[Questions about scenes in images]
━━━━━━━━━━━━━━━━
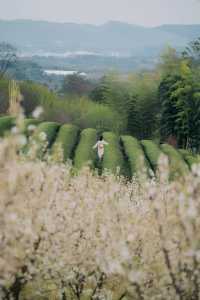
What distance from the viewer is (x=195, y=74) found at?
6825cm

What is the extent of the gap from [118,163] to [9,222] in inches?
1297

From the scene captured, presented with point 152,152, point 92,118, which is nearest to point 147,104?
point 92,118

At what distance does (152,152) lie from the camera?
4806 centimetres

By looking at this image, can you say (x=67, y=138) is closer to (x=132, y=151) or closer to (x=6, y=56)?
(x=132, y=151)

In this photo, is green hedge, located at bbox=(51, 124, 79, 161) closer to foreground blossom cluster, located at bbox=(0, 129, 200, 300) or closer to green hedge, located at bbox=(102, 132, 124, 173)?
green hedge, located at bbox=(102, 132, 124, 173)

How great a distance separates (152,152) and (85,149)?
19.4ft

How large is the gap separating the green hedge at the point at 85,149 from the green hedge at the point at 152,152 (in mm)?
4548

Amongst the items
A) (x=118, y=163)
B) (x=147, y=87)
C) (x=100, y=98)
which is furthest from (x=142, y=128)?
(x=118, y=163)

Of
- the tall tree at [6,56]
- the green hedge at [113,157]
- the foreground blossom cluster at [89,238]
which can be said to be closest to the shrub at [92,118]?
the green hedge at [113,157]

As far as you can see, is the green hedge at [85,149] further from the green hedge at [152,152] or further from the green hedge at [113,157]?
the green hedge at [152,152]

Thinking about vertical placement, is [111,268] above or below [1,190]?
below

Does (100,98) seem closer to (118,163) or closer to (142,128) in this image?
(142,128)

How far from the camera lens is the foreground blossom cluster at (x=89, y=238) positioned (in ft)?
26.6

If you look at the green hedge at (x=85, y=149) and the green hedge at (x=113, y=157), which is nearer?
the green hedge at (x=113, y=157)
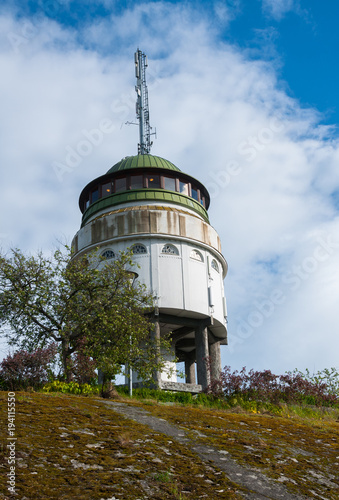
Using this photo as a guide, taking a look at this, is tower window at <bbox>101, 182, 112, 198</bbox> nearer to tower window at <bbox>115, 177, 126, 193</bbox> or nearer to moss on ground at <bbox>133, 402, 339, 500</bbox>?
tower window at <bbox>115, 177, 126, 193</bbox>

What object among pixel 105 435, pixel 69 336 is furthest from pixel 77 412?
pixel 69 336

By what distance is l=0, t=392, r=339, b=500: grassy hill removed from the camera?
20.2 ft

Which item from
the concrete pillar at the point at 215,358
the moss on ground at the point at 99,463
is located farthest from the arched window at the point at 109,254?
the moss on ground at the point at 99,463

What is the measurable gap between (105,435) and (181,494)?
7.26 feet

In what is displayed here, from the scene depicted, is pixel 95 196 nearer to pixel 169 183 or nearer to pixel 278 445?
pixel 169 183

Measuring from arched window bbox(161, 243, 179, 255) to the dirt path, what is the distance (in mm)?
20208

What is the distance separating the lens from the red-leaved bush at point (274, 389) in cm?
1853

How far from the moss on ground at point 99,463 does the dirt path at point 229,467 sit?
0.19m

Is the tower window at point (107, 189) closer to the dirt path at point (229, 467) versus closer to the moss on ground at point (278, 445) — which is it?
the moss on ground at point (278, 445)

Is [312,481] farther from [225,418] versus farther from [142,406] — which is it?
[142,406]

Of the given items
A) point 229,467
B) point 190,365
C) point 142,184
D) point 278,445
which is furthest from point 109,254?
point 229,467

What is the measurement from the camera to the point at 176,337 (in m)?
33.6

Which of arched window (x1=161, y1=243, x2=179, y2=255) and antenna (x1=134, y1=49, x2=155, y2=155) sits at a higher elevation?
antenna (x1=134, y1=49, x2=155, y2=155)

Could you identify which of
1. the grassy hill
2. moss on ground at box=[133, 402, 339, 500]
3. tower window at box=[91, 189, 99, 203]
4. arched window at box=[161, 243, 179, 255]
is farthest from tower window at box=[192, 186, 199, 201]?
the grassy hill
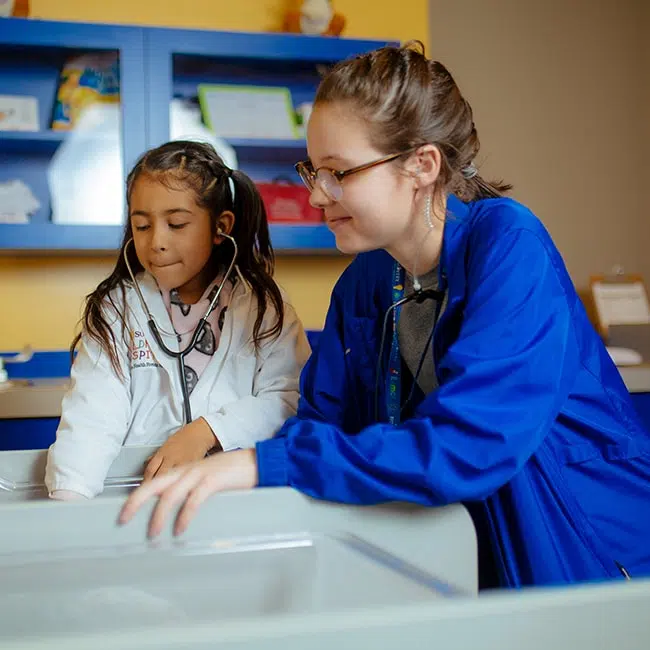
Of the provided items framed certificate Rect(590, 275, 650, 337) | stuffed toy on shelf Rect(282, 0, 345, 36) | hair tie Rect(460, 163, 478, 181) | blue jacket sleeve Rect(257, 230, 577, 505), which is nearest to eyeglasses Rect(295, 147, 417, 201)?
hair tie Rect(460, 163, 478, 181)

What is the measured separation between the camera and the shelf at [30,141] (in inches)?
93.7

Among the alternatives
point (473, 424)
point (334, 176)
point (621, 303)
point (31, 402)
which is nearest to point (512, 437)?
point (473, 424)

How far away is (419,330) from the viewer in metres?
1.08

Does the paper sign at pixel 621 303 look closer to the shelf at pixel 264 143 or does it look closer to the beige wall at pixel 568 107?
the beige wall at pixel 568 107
━━━━━━━━━━━━━━━━
Exclude the pictures, and output exactly the lines from the one with "Could you identify which of" through the last line of the records, both included.

Could you identify which of
1. the grassy hill
2. moss on ground at box=[133, 402, 339, 500]
3. tower window at box=[91, 189, 99, 203]
4. arched window at box=[161, 243, 179, 255]
is farthest from tower window at box=[192, 186, 199, 201]?
the grassy hill
Of the provided items framed certificate Rect(590, 275, 650, 337) | stuffed toy on shelf Rect(282, 0, 345, 36) | hair tie Rect(460, 163, 478, 181) | blue jacket sleeve Rect(257, 230, 577, 505), which is nearest to eyeglasses Rect(295, 147, 417, 201)?
hair tie Rect(460, 163, 478, 181)

What is the measured separation between the camera and the shelf at [30,141] (in inches)?
93.7

Among the alternatives
point (473, 424)
point (334, 176)
point (621, 303)
point (31, 402)
which is nearest to point (512, 437)?
point (473, 424)

How far away is (419,330) from the viewer in metres?
1.08

Does the paper sign at pixel 621 303 look closer to the shelf at pixel 264 143 or does it look closer to the beige wall at pixel 568 107?
the beige wall at pixel 568 107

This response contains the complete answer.